With mortgage rates at historic lows across the nation, many homeowners have been exploring their options to refinance. Last month, refinancing saw its highest activity since 2009. If you are thinking about refinancing, it is a good time to explore your options to see if you qualify as credit standards are still pretty strict. For those who do, the savings can be beneficial. You could apply saved money to aid in other expenses. A homeowner with a $200,000, 30-year, fixed-rate loan would save about $55 a month if he or she went from a 4 percent mortgage to a 3.5 percent mortgage. About 20 percent of refinances involved homeowners who had homes worth less than their mortgages.
If you’re not behind on your mortgage payments but have been unable to get traditional refinancing because the value of your home has declined, you may be eligible to refinance through the Home Affordable Refinance Program (HARP).

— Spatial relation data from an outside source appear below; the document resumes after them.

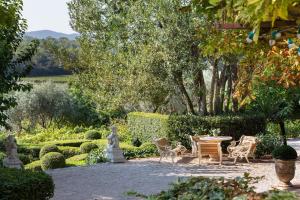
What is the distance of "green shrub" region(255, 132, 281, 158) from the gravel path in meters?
1.04

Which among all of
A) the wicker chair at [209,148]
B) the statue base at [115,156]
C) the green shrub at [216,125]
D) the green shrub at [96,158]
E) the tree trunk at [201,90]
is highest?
the tree trunk at [201,90]

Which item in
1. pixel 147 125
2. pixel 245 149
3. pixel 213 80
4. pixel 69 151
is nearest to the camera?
pixel 245 149

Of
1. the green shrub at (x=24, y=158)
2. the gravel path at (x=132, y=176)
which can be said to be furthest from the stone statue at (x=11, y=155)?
the green shrub at (x=24, y=158)

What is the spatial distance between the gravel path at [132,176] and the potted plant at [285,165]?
36 cm

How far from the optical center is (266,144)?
48.2 ft

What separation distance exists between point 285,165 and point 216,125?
5.41 metres

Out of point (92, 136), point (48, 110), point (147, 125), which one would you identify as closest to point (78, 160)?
point (147, 125)

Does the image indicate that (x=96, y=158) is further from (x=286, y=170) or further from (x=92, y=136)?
(x=286, y=170)

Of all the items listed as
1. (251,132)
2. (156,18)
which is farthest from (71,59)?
(251,132)

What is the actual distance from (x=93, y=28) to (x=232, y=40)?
66.5ft

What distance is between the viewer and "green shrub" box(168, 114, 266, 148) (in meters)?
15.1

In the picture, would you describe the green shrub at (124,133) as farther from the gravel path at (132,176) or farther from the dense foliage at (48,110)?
the gravel path at (132,176)

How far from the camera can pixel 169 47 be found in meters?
15.9

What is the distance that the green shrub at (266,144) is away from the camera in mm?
14500
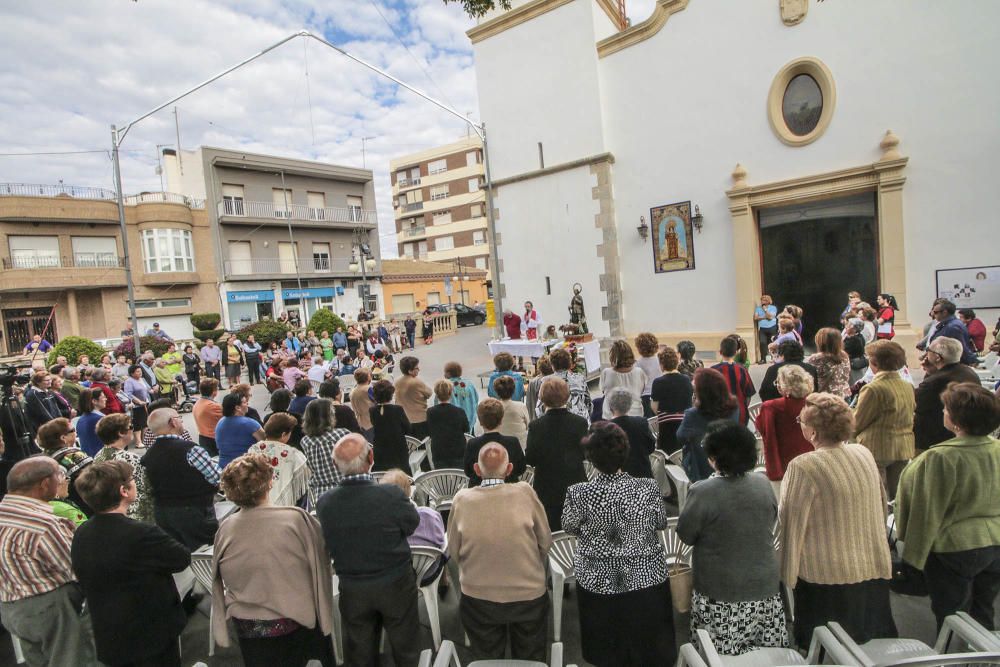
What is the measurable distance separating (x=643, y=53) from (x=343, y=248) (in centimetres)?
2582

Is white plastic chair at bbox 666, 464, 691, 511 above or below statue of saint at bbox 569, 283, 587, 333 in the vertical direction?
below

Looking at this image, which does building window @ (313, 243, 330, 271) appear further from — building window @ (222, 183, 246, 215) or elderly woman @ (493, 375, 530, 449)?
elderly woman @ (493, 375, 530, 449)

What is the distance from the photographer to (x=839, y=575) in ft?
7.83

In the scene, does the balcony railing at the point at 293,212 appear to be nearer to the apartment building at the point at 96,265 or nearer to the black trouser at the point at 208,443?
the apartment building at the point at 96,265

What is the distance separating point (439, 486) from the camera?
4391 mm

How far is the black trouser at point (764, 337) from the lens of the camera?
10.9 meters

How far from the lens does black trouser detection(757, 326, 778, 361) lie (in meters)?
10.9

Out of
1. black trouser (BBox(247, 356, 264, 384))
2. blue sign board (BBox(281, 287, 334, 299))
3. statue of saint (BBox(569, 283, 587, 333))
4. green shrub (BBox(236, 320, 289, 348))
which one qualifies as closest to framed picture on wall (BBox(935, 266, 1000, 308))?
statue of saint (BBox(569, 283, 587, 333))

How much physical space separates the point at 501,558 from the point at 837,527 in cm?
146

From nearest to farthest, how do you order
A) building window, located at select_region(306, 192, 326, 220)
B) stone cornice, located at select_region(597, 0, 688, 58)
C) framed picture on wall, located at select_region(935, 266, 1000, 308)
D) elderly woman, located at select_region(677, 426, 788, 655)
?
elderly woman, located at select_region(677, 426, 788, 655), framed picture on wall, located at select_region(935, 266, 1000, 308), stone cornice, located at select_region(597, 0, 688, 58), building window, located at select_region(306, 192, 326, 220)

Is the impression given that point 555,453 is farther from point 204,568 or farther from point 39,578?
point 39,578

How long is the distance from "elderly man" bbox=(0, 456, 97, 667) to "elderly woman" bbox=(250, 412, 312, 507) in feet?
3.86

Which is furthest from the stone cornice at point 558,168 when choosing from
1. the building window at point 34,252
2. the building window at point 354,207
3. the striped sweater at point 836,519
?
the building window at point 34,252

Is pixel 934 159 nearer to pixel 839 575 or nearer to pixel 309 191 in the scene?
pixel 839 575
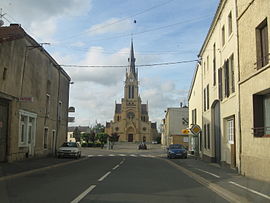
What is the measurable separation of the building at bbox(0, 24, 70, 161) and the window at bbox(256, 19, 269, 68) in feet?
41.2

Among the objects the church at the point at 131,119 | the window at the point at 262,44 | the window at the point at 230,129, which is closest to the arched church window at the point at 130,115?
the church at the point at 131,119

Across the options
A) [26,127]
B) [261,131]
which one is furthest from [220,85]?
[26,127]

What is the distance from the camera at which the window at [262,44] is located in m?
13.9

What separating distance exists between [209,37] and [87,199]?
2094 centimetres

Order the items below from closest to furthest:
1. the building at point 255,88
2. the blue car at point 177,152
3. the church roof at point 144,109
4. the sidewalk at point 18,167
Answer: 1. the building at point 255,88
2. the sidewalk at point 18,167
3. the blue car at point 177,152
4. the church roof at point 144,109

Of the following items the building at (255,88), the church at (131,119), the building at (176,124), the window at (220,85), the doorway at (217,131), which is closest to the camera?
the building at (255,88)

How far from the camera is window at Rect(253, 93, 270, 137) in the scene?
14.1m

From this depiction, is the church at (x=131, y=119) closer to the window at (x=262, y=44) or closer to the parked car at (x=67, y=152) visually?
the parked car at (x=67, y=152)

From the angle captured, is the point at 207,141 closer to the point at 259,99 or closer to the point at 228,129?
the point at 228,129

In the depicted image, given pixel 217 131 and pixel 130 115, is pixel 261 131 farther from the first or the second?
pixel 130 115

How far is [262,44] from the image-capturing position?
14.3m

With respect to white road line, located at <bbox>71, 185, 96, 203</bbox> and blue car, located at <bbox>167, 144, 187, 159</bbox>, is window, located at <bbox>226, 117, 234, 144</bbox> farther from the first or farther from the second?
blue car, located at <bbox>167, 144, 187, 159</bbox>

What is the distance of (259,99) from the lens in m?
14.5

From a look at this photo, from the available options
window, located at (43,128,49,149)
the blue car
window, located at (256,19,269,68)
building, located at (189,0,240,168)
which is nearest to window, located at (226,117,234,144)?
building, located at (189,0,240,168)
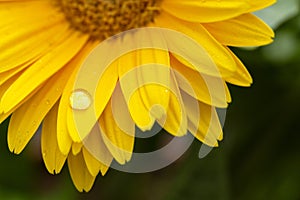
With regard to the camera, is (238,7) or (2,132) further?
(2,132)

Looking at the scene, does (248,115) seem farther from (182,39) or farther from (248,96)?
(182,39)

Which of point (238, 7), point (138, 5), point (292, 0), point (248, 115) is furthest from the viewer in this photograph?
point (248, 115)

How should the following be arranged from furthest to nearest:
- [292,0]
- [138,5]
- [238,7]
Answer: [292,0], [138,5], [238,7]

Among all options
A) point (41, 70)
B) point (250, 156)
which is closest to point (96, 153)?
point (41, 70)

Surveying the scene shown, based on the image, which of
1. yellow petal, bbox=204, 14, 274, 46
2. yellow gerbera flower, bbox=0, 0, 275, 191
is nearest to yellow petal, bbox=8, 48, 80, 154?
yellow gerbera flower, bbox=0, 0, 275, 191

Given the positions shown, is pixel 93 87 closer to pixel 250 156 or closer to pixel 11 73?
pixel 11 73

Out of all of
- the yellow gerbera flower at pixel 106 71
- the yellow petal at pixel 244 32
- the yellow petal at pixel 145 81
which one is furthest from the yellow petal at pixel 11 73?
the yellow petal at pixel 244 32

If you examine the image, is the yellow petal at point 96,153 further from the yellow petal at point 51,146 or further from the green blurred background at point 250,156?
the green blurred background at point 250,156

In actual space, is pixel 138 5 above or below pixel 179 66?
above

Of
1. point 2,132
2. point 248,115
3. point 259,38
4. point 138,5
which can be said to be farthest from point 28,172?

Some other advice on refinancing and if it would beneficial, you should consider:
- Look at the current interest you are paying. Experts say it is still worth it even if you can lower it half a point.
- How long do you plan on staying in your home? If its long-term, the savings will eventually pay off. The goal is to save money.
- Staying in the spirit of saving money, find out what the total fees involved with refinancing would be. Bank fees, appraisal fees, etc. You want to make sure you would make that money back in your long-term savings goal.
- Review your credit! Sometimes you can increase your score by cleaning up little blemishes on your report. The banks are strict and the points added may help. The credit unions aren’t always accurate. This should already be a regular practice for all of us! Having the knowledge of what’s on your report will also help during the application process.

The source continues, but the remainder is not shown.